Mg has a skewness of -1.14, which is quite strong and suggests the presence of strong left-tailed skewness in this predictor. Na has a skewness of 0.45 and is roughly symmetric in nature,
library(caret)
library(mlbench)
data(Glass)
# Apply Box-Cox to K
bc_K <- BoxCoxTrans(Glass$K)
bc_K
## Box-Cox Transformation
##
## 214 data points used to estimate Lambda
##
## Input data summary:
## Min. 1st Qu. Median Mean 3rd Qu. Max.
## 0.0000 0.1225 0.5550 0.4971 0.6100 6.2100
##
## Lambda could not be estimated; no transformation is applied
bc_K$lambda
## [1] NA
Box-Cox transformation
par(mfrow = c(1,2))
hist(Glass$K, main = "Original K")
hist(log(Glass$K + 1), main = "Log(K + 1)")
The predictor K is highly right-skewed and contains zero values. Because the Box-Cox transformation requires strictly positive data, it could not be applied. As a result, a log(K + 1) transformation was used instead.
The log transformation reduces the right skew and stabilizes variance, making the distribution more symmetric.
Other predictors such as Ba and Fe, which also show strong skewness and many zero values, may benefit from similar log transformations.
Additionally, since the predictors are measured on different scales, centering and scaling the predictors would likely improve the performance of distance-based classification models such as kNN and SVM.
library(mlbench)
library(caret)
library(dplyr)
data(Soybean)
# Frequency tables for each predictor (exclude the outcome 'Class')
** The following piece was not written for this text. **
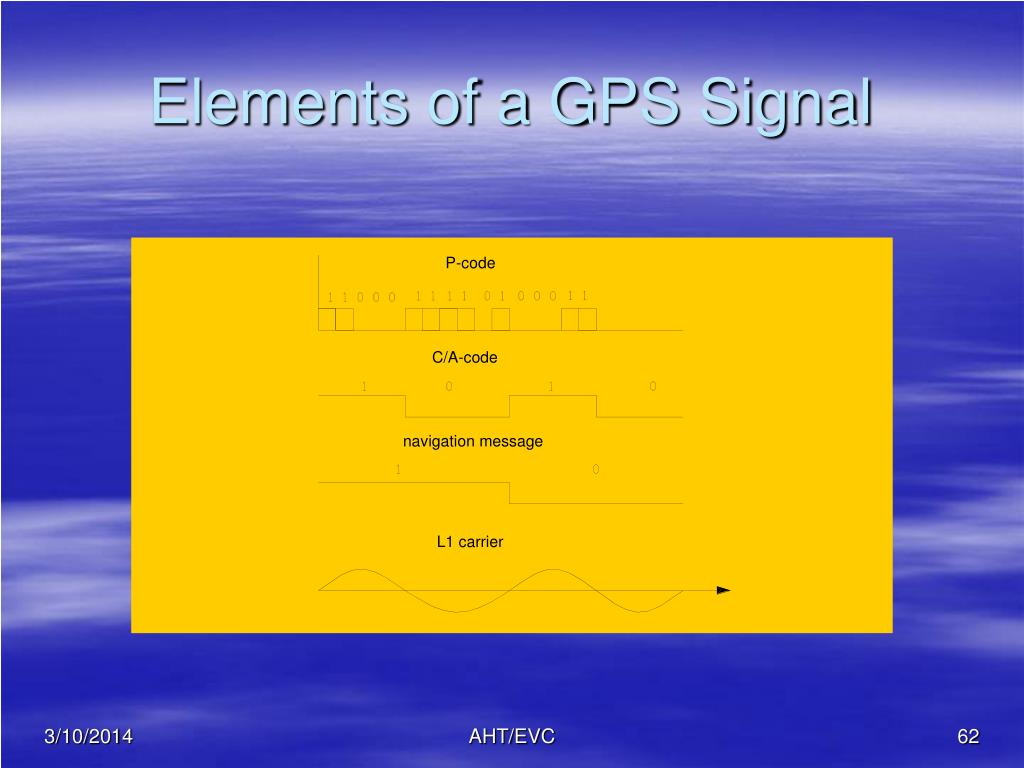 Elements of a GPS Signal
freq_list <- lapply(Soybean[, -1], table, useNA = "ifany")
# Example: view one predictor’s distribution
freq_list[["leaf.mild"]]
##
## 0 1 2 <NA>
## 535 20 20 108
# Identify near-zero variance predictors (degenerate distributions)
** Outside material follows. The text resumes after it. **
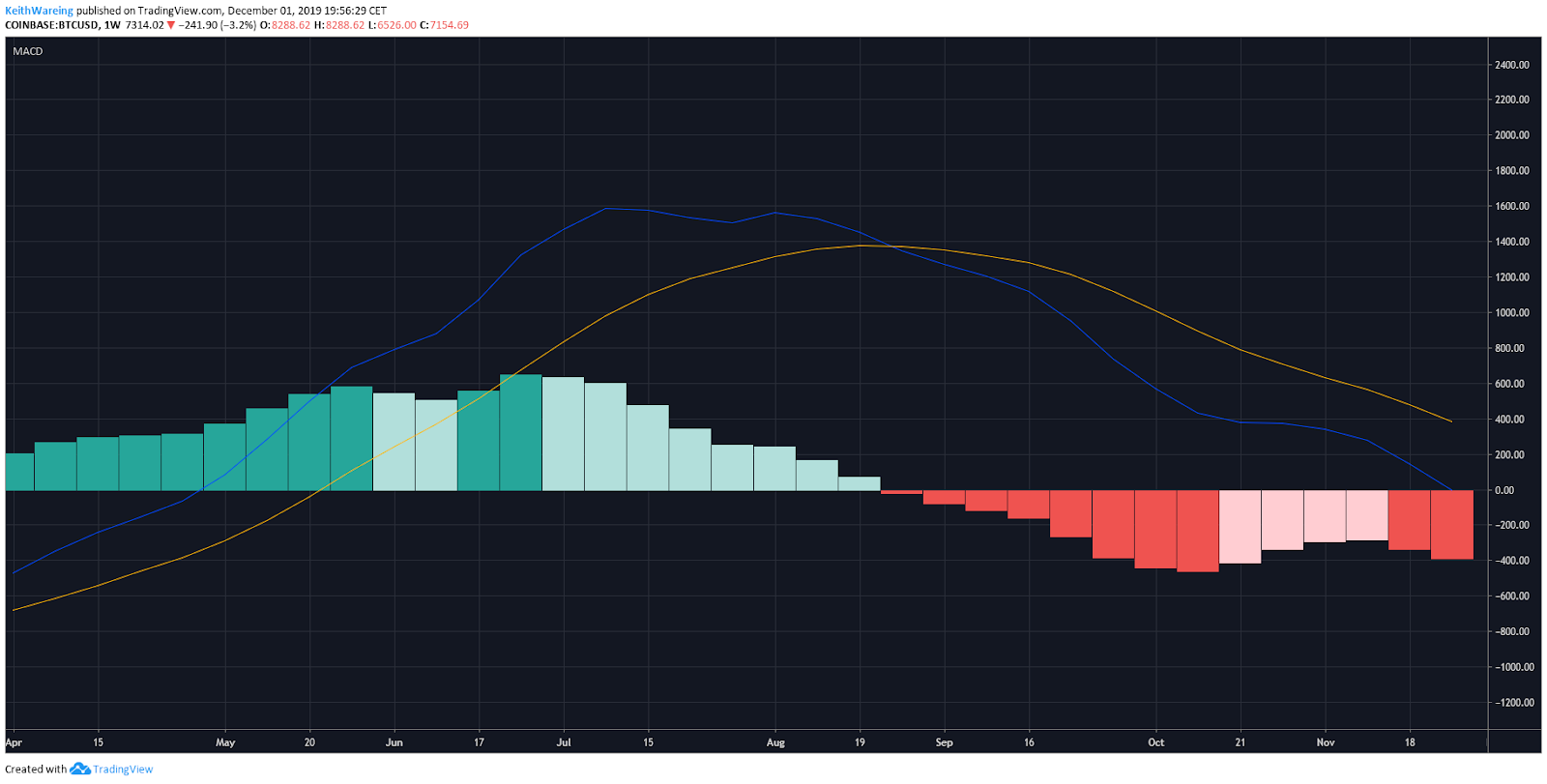 BTC USD MACD weekly chart. Source: TradingView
nzv <- nearZeroVar(Soybean, saveMetrics = TRUE)
nzv[nzv$nzv == TRUE, ]
On inspection of the categorical predictors, some variables exhibit highly unbalanced level distributions. Using nearZeroVar(), we identify near-zero variance predictors (e.g., leaf.mild, mycelium, sclerotia). These predictors have very large frequency ratios, meaning one level dominates most observations. Such predictors are considered degenerate and may add little predictive information while increasing noise.
Soybean_missing_level <- Soybean
# Add "Missing" as a level for predictors ONLY
for (j in 2:ncol(Soybean_missing_level)) {
x <- Soybean_missing_level[[j]]
# Ensure it is a factor/ordered factor and add Missing level
x <- as.character(x)
x[is.na(x)] <- "Missing"
Soybean_missing_level[[j]] <- factor(x)
}
# Confirm no missing values remain in predictors
colSums(is.na(Soybean_missing_level[, -1]))
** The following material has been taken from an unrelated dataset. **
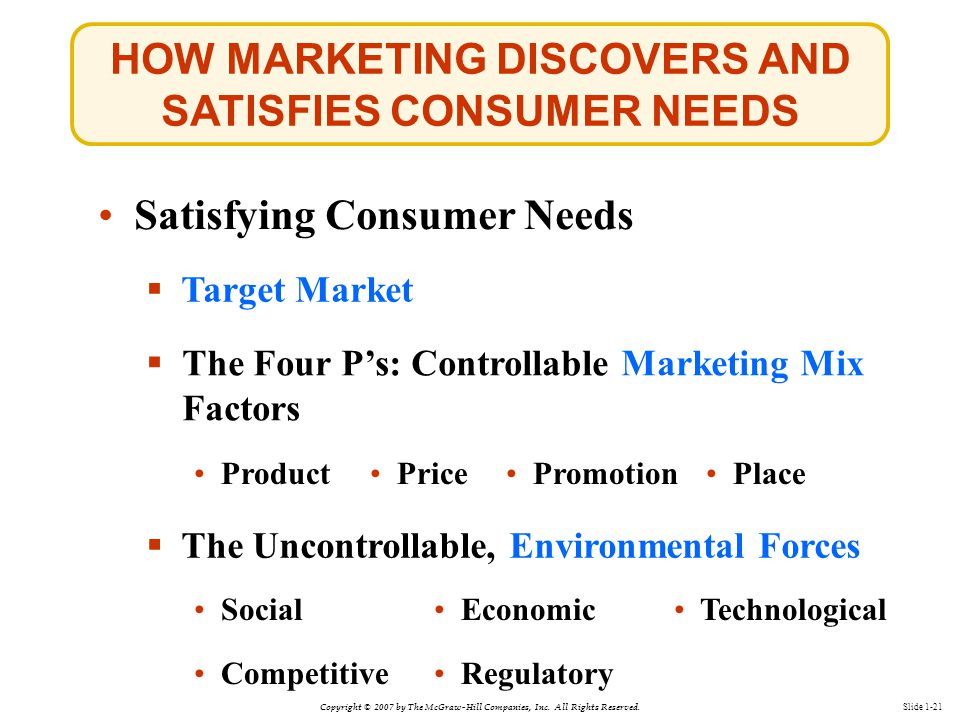 Copyright © 2007 by The McGraw-Hill Companies, Inc. All Rights Reserved. Slide 1-21 Satisfying Consumer Needs  The Four P's: Controllable Marketing M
## date plant.stand precip temp hail
## 0 0 0 0 0
## crop.hist area.dam sever seed.tmt germ
## 0 0 0 0 0
## plant.growth leaves leaf.halo leaf.marg leaf.size
## 0 0 0 0 0
## leaf.shread leaf.malf leaf.mild stem lodging
## 0 0 0 0 0
## stem.cankers canker.lesion fruiting.bodies ext.decay mycelium
## 0 0 0 0 0
## int.discolor sclerotia fruit.pods fruit.spots seed
## 0 0 0 0 0
## mold.growth seed.discolor seed.size shriveling roots
## 0 0 0 0 0
Because a substantial portion of the data is missing and missingness appears related to the disease classes, deleting rows (listwise deletion) could remove important patterns and introduce bias. Therefore, a practical approach is to treat missing values as informative by adding a separate category called “Missing” to each predictor. This preserves potential signal in the missingness mechanism. Additionally, predictors identified as near-zero variance may be removed to reduce noise and improve model stability.